## DATA PROVIDED
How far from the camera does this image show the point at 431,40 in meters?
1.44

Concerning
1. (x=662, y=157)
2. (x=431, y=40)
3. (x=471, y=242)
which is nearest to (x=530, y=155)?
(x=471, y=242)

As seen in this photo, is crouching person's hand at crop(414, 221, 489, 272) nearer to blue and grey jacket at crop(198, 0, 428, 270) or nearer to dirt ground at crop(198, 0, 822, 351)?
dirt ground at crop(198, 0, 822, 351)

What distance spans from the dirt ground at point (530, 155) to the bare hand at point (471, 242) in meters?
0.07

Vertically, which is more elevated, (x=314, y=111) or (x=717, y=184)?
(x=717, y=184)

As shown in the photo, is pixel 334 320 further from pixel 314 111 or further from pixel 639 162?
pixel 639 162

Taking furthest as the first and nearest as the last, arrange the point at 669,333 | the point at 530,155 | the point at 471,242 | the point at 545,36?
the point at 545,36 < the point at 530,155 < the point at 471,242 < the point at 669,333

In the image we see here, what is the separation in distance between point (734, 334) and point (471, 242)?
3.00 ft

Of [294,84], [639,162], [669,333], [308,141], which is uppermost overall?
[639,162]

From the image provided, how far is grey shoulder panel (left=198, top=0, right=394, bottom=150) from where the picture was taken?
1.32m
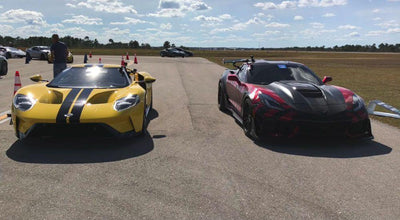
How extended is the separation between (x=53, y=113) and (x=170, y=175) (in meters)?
2.01

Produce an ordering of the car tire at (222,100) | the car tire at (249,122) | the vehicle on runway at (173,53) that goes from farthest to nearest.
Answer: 1. the vehicle on runway at (173,53)
2. the car tire at (222,100)
3. the car tire at (249,122)

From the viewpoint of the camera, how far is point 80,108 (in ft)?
16.3

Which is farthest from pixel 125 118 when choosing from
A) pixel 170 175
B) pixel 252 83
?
pixel 252 83

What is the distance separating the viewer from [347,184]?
12.6 ft

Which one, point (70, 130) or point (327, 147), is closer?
point (70, 130)

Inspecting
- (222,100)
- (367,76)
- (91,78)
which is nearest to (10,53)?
(367,76)

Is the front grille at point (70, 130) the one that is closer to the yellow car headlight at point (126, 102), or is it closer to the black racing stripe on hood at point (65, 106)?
the black racing stripe on hood at point (65, 106)

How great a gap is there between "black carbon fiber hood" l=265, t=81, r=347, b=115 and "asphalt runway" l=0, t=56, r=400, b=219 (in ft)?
1.94

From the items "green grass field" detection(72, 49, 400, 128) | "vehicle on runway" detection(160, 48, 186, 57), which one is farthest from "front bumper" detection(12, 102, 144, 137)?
"vehicle on runway" detection(160, 48, 186, 57)

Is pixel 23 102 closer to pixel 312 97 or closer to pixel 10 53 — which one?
pixel 312 97

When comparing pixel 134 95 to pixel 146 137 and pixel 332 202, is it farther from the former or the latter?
pixel 332 202

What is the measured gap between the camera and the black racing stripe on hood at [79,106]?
4762 millimetres

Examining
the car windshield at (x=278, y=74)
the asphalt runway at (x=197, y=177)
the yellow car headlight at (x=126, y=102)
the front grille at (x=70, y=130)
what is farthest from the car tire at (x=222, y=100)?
the front grille at (x=70, y=130)

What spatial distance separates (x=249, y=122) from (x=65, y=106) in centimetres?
287
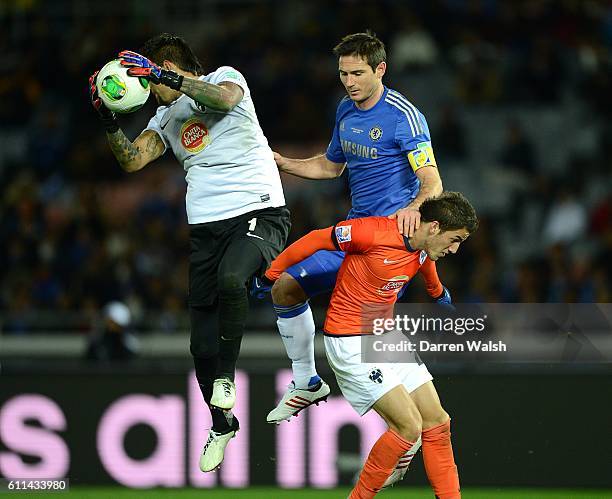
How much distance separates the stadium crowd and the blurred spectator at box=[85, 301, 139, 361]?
0.66m

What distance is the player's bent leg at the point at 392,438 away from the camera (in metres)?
6.74

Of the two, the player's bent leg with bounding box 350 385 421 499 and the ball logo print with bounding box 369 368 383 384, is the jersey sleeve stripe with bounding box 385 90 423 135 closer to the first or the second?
the ball logo print with bounding box 369 368 383 384

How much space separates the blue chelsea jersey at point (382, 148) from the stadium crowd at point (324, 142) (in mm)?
4024

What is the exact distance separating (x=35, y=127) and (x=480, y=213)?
542 cm

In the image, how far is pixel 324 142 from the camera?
13352 mm

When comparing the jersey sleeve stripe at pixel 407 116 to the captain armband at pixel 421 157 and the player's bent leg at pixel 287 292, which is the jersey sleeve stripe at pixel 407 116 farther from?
the player's bent leg at pixel 287 292

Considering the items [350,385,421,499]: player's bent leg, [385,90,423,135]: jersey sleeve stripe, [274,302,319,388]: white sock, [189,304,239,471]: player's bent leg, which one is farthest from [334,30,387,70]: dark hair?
[350,385,421,499]: player's bent leg

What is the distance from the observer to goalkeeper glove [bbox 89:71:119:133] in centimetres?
654

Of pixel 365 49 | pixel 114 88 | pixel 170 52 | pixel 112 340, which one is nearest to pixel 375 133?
pixel 365 49

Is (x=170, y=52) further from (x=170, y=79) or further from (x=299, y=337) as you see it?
(x=299, y=337)

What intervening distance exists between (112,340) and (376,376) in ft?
12.7

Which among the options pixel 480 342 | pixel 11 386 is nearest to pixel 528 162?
pixel 480 342

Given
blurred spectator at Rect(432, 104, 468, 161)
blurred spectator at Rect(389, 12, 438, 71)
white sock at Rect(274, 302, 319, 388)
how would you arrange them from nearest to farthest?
1. white sock at Rect(274, 302, 319, 388)
2. blurred spectator at Rect(432, 104, 468, 161)
3. blurred spectator at Rect(389, 12, 438, 71)

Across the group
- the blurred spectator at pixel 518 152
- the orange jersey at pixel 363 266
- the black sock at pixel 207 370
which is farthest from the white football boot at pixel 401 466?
the blurred spectator at pixel 518 152
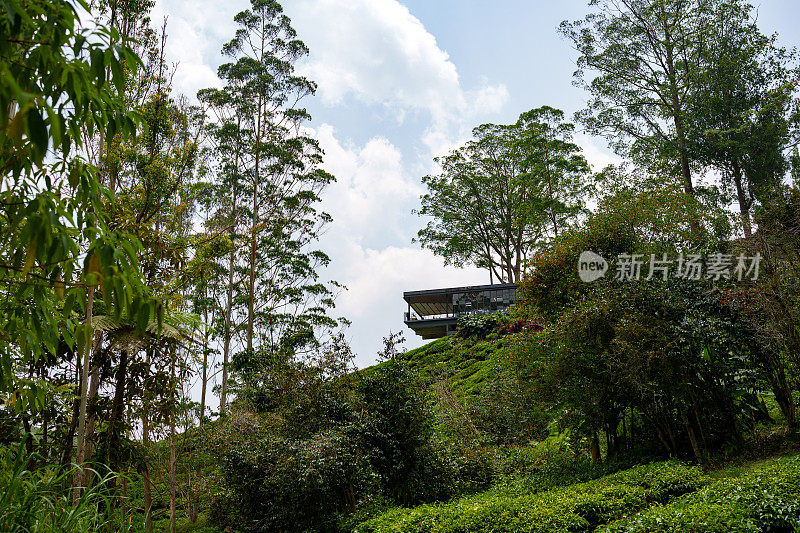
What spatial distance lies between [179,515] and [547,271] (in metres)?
10.2

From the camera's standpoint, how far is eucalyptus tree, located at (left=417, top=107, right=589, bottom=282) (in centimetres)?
2605

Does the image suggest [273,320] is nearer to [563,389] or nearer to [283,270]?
[283,270]

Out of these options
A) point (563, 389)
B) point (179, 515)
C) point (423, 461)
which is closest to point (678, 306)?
point (563, 389)

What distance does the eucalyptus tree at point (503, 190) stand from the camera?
85.5 ft

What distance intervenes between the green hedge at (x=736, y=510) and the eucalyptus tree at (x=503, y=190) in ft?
67.8

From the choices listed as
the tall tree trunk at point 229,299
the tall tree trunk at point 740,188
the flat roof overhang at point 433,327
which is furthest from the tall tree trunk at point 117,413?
the flat roof overhang at point 433,327

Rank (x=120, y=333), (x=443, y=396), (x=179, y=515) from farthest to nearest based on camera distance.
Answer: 1. (x=443, y=396)
2. (x=179, y=515)
3. (x=120, y=333)

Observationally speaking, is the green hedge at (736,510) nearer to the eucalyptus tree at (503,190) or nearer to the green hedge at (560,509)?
the green hedge at (560,509)

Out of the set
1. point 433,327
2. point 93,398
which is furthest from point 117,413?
point 433,327

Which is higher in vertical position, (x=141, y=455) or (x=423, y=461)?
(x=141, y=455)

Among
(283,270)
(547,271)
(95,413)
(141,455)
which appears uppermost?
(283,270)

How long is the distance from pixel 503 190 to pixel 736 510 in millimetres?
24951

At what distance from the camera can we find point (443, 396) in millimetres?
14344

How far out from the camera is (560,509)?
240 inches
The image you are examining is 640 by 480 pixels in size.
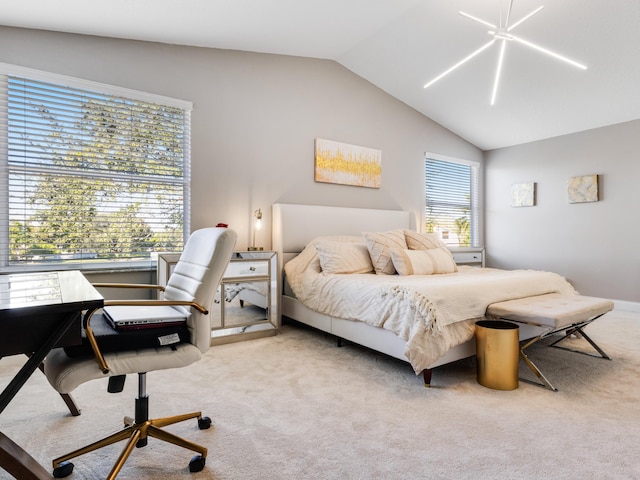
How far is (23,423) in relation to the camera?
6.17 ft

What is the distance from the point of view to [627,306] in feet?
15.0

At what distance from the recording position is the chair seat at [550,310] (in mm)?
2326

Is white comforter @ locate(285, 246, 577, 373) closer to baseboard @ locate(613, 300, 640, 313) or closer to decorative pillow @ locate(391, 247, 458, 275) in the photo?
decorative pillow @ locate(391, 247, 458, 275)

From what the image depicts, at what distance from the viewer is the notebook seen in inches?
Result: 58.7

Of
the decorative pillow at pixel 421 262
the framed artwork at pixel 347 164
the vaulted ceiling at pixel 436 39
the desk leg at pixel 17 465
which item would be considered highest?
the vaulted ceiling at pixel 436 39

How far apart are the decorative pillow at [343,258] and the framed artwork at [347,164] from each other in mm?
1129

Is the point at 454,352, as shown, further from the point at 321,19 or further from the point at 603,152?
the point at 603,152

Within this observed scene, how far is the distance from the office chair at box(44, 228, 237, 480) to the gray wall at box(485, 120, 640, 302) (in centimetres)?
495

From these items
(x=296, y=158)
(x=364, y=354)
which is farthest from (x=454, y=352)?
(x=296, y=158)

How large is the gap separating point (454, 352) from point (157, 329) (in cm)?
186

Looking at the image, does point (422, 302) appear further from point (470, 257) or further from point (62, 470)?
point (470, 257)

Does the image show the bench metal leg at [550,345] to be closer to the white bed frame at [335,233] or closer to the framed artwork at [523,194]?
the white bed frame at [335,233]

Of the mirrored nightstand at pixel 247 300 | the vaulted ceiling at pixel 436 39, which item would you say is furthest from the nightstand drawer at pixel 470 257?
the mirrored nightstand at pixel 247 300

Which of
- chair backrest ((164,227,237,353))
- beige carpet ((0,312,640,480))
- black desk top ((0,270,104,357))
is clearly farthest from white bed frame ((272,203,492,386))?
black desk top ((0,270,104,357))
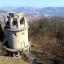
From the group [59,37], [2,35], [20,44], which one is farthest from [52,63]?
[59,37]

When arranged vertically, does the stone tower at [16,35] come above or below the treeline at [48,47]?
above

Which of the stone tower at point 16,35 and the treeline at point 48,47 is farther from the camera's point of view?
the stone tower at point 16,35

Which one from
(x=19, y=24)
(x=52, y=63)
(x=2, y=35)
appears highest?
(x=19, y=24)

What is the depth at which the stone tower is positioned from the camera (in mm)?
21344

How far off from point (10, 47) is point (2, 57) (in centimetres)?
172

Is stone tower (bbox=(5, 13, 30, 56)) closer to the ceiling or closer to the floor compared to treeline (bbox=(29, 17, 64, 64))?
closer to the ceiling

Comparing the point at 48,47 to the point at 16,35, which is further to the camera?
the point at 48,47

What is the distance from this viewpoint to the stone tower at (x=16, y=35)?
21.3m

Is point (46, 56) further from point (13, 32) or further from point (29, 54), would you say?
point (13, 32)

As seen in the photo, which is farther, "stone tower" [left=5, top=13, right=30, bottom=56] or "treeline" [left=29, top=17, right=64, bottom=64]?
"stone tower" [left=5, top=13, right=30, bottom=56]

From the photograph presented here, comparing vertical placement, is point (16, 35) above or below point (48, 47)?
A: above

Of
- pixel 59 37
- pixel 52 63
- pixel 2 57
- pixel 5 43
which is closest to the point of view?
pixel 52 63

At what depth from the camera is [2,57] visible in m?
20.8

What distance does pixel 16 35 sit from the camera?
21484mm
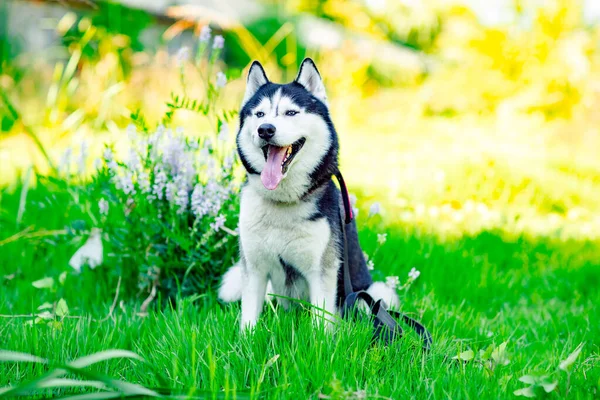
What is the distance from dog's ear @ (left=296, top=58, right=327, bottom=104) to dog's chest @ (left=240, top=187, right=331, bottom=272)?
55cm

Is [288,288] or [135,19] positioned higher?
[135,19]

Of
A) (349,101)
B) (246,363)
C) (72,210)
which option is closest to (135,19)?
(349,101)

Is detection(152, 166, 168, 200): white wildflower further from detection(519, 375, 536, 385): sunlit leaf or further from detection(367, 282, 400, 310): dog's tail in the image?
detection(519, 375, 536, 385): sunlit leaf

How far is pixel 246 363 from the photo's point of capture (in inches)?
78.9

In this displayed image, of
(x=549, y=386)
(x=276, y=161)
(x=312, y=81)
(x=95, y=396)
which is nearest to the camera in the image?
(x=95, y=396)

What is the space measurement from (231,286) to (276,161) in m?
0.84

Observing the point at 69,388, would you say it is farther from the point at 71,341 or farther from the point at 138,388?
the point at 138,388

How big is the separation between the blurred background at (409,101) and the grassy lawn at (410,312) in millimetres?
52

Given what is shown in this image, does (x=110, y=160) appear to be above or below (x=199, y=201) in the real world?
above

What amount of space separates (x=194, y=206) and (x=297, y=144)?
0.76 m

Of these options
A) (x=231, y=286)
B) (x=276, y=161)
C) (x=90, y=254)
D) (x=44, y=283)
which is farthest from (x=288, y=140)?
(x=44, y=283)

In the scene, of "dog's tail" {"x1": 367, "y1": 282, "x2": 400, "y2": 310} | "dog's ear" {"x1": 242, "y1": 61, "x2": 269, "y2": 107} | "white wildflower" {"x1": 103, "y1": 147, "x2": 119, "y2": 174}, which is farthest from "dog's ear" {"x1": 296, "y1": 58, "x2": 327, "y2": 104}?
"white wildflower" {"x1": 103, "y1": 147, "x2": 119, "y2": 174}

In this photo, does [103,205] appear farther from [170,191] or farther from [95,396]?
[95,396]

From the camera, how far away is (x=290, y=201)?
7.80ft
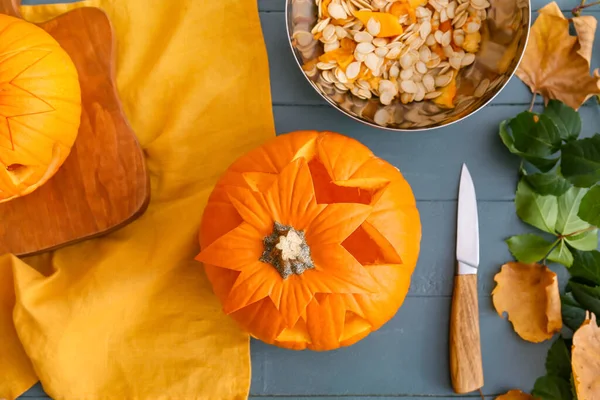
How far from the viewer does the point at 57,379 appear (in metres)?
0.74

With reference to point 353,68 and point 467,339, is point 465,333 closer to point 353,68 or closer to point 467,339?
point 467,339

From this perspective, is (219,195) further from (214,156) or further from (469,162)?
(469,162)

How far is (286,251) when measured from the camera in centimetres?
54

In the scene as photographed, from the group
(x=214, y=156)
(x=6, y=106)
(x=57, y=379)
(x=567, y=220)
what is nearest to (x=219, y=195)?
(x=214, y=156)

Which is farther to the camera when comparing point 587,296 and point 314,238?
→ point 587,296

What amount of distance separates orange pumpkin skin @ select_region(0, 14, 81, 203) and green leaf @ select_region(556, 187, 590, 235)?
0.69m

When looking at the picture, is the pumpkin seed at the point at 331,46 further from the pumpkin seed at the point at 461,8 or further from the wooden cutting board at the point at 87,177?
the wooden cutting board at the point at 87,177

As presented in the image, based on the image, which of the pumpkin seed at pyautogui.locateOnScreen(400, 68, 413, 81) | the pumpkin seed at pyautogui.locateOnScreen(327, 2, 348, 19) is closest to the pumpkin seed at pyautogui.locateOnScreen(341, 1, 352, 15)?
the pumpkin seed at pyautogui.locateOnScreen(327, 2, 348, 19)

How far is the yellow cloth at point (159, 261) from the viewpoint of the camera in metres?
0.75

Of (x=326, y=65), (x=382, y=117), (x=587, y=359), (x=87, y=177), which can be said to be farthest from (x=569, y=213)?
(x=87, y=177)

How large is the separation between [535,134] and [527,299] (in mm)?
240

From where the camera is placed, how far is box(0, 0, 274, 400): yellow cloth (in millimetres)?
747

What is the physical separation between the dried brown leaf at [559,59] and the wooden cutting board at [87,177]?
589 millimetres

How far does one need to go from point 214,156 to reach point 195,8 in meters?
0.22
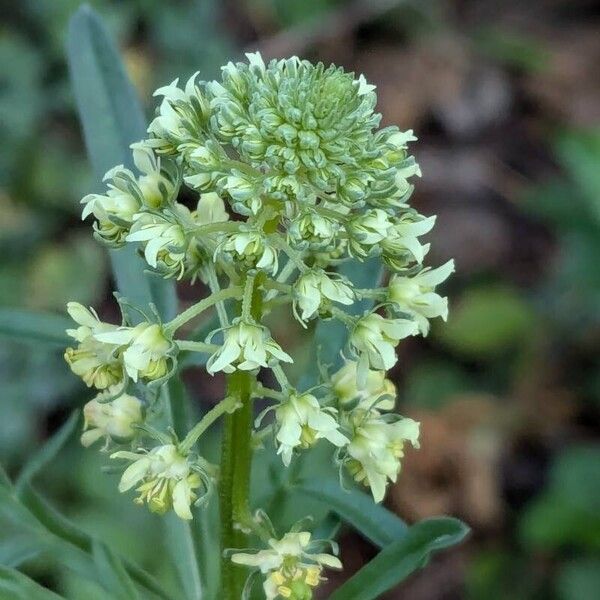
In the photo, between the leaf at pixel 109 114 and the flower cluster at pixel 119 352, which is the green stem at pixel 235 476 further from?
the leaf at pixel 109 114

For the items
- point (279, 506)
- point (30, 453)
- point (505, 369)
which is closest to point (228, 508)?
point (279, 506)

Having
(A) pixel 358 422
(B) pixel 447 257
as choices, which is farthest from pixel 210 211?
(B) pixel 447 257

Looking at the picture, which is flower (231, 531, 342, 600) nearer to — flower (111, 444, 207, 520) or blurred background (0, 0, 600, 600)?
flower (111, 444, 207, 520)

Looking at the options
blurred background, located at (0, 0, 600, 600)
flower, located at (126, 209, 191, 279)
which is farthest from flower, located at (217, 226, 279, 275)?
blurred background, located at (0, 0, 600, 600)

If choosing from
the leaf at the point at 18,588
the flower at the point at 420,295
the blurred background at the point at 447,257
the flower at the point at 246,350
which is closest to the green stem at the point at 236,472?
the flower at the point at 246,350

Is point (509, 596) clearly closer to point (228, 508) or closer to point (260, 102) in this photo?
point (228, 508)

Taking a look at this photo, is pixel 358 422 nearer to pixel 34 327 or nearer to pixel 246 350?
pixel 246 350
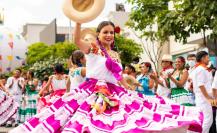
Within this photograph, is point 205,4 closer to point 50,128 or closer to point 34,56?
point 50,128

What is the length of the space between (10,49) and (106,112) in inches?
1147

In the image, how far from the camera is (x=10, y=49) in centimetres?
3381

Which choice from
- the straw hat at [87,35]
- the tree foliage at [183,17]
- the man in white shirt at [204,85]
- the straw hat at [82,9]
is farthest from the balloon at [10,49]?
the straw hat at [82,9]

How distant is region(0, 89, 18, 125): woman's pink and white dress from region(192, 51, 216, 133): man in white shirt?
420 centimetres

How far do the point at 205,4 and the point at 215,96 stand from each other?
2.84 m

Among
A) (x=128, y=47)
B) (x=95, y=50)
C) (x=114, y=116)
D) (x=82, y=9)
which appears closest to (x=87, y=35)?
(x=95, y=50)

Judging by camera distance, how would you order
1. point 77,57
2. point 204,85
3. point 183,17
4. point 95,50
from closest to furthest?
1. point 95,50
2. point 77,57
3. point 204,85
4. point 183,17

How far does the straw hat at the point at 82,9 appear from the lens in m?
5.24

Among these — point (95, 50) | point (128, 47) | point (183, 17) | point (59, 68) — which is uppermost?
point (183, 17)

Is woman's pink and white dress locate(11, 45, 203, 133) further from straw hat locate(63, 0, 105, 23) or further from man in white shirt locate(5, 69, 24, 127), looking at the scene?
man in white shirt locate(5, 69, 24, 127)

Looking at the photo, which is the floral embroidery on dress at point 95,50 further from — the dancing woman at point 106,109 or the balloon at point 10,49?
the balloon at point 10,49

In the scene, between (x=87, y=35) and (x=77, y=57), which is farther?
(x=77, y=57)

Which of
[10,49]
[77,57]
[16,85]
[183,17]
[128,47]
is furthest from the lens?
[128,47]

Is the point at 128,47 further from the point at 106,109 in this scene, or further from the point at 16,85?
the point at 106,109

## EXERCISE
All lines from the one with "Looking at the photo, which" through the final line above are to be quoted exactly; quote no other line.

## TASK RESULT
Looking at the photo, which is the floral embroidery on dress at point 95,50 further from — the dancing woman at point 106,109 or the balloon at point 10,49?
the balloon at point 10,49

In the scene, between (x=87, y=35) and (x=77, y=57), which is farther?
(x=77, y=57)

Which of
[10,49]
[77,57]
[16,85]
[183,17]
[128,47]
is furthest from the lens?
[128,47]

Is the point at 128,47 further from the point at 106,109 in this scene, or further from the point at 16,85?
the point at 106,109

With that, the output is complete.